The funny thing about a new year is as much as it symbolizes grand change, the turning of leaves, the wiping away of all things bad from the past year, life baggage is life baggage. As much as you’d like to hurl it off a bus somewhere on a dark highway in Nicaragua, you’re stuck with it.
So, here’s the thing.
I’m really, really excited for 2009. As up and down and crazy and frustrating and exciting as 2008 was, I could do with a much lower key, steady, stable 2009. And I’m trying to make it happen. But I chose a really bad time in American economic history to look for steady and stable. So we’ll see what the first few weeks of the year bring. My general nature means that I’m optimistic, but the realistic, logical side that Joe seems to have somehow injected into a tiny corner of my brain these last 6 years tells me I might be in for a bumpy first quarter. Le sigh.
Oh, and Nicaragua!
Nicaragua was the bomb, yo. I’d much, MUCH rather be kicking it on a surf board down there right now than scouring every last website and job board on the Internets 24/7. Oh, you didn’t know I surfed? Well, I didn’t. Not until December 28 at least. Joe and I took a lesson, and were surprisingly really good. He got up on his first try, I got up on my second. It looked a little something like this that day:
The next day, ready to join the Pro Tour, we went and surfed on a beach that had waves similar to this:
[photos all courtesy of Roberto, Nicaragua Surf Report]
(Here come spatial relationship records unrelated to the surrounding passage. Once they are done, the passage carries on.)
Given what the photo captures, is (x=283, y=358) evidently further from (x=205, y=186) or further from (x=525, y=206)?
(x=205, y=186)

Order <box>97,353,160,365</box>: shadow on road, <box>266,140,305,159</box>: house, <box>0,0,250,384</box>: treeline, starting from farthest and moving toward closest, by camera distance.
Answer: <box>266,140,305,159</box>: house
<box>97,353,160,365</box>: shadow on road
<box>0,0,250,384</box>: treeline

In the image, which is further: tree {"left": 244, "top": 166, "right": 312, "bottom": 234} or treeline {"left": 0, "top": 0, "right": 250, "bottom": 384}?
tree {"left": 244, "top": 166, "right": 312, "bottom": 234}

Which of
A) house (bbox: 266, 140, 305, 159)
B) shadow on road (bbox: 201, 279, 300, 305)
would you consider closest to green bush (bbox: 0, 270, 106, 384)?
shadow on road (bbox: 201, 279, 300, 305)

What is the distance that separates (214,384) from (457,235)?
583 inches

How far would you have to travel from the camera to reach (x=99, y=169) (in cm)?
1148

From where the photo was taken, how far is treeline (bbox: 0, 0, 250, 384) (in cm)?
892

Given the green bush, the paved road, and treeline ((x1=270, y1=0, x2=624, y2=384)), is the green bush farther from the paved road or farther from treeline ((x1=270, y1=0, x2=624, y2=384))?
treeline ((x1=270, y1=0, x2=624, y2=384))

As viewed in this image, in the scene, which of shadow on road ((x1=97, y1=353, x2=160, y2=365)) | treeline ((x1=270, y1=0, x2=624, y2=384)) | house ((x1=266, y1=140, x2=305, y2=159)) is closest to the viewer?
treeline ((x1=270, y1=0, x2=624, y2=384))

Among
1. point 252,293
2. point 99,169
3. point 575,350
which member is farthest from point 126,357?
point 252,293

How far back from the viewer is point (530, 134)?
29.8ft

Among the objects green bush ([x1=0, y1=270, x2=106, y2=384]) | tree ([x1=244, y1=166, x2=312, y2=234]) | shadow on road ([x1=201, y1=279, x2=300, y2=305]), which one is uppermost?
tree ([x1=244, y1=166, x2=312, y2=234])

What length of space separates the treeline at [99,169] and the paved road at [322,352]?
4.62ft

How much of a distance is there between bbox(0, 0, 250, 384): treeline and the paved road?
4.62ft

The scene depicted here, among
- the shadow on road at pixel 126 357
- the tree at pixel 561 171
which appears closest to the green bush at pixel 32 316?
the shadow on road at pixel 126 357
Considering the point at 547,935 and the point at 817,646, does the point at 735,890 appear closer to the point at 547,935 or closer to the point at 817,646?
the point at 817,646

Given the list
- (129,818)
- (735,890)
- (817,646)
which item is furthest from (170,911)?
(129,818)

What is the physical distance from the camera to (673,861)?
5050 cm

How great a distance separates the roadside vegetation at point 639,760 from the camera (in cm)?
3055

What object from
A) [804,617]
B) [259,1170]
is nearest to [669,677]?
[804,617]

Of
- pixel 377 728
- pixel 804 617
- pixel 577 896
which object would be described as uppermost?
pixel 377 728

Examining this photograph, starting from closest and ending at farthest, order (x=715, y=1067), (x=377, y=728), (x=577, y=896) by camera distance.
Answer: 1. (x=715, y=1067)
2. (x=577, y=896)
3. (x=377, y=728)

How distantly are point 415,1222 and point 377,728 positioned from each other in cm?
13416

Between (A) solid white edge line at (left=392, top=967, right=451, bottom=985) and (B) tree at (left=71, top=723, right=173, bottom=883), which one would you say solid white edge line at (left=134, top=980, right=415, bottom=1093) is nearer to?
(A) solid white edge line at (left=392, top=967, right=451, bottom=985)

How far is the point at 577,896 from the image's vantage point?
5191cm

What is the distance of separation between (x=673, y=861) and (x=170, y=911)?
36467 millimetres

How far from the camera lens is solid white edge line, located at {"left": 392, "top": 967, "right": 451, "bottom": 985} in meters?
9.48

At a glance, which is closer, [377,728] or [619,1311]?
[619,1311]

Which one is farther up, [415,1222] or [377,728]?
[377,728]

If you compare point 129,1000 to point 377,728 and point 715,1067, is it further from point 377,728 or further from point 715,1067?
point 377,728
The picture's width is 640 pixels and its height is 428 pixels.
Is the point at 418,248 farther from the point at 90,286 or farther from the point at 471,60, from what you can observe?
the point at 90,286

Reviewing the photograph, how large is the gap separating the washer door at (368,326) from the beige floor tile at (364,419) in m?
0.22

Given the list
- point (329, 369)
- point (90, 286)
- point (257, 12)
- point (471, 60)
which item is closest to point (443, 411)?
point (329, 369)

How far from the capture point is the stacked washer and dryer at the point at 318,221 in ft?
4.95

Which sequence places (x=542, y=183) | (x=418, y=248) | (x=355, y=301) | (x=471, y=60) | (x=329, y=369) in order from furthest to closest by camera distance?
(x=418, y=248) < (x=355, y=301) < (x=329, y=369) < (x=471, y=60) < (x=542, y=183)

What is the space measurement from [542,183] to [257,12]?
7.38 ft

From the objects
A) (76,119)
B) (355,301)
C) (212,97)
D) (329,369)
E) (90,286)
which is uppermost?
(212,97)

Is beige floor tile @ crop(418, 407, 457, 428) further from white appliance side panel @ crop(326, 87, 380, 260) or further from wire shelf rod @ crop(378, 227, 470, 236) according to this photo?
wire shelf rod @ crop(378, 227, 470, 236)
It took us at least half an hour to get over the size of the waves (and all the locals who were on this especially remote beach, looking at us in wonder…just who do these Yanquis think they are???). But in the end, I caught a couple gnarly waves, and a good time was had by all.
Christmas dinner was magical. We ordered pizzas from a local pie shop in San Juan del Sur. A sweet Nicaraguan boy drove it up to our hotel on a moped. Then, we ate them out on our patio, the weather a balmy 80 degrees, local beers to wash it down, with only candles and the stars giving us light to see the food and each other. But nothing too romantic — my family was there, and we talked a lot about birds.
Five days into the new year have already been a little stressful (how this is so, I’m not sure), but today, to make myself feel better, I indulged in one of my most favorite comfort meals: really good, crusty, rustic bread, goat cheeses (today, plain chevre that I mixed with freshly chopped herbs, lemon zest, garlic and seasoning, as well as a Boucheron), Molinari hot dry salame and olive and hot pepper tapenade. It is the dinner of champions, I tell you. I devoured it all while watching episodes of Anthony Bourdain: No Reservations, and suddenly I wanted to be in Peru, Puerto Rico and Mexico DF all at the same time.
There’s an accurate description of my happy dinner this evening made by Ignatius J. Reilly, one of the greatest fictional characters of all time, in A Confederacy of Dunces, which I’ve been re-reading (and consequently, is still one of the best books ever written. Go read it. NOW!):
So we see that even when Fortuna spins us downward, the wheel sometimes halts for a moment and we find ourselves in a good, small cycle within the larger bad cycle. The universe, of course, is based upon the principle of the circle within the circle. At the moment, I am in an inner circle. Of course, smaller circles within this circle are also possible.
Then again, Ignatius ate 12 hot dogs made of rubber, cereal and tripe in a span of about 15 minutes, while dressed as a cross between a hunter, a homeless man and a pirate, so the jury’s still out if he’s right about my luck. If you have no idea what I’m talking about, just know that there’s a Pulitzer-prize winning novel which tells a hilarious tale about a fat ass dude who studies the philosophy of Boethius and pounds hot dogs and Dr. Nut and goes to movies every night just to yell at the screen. You seriously need to read this book. It’s hysterical.
And with that, I think it’s just about time for bed.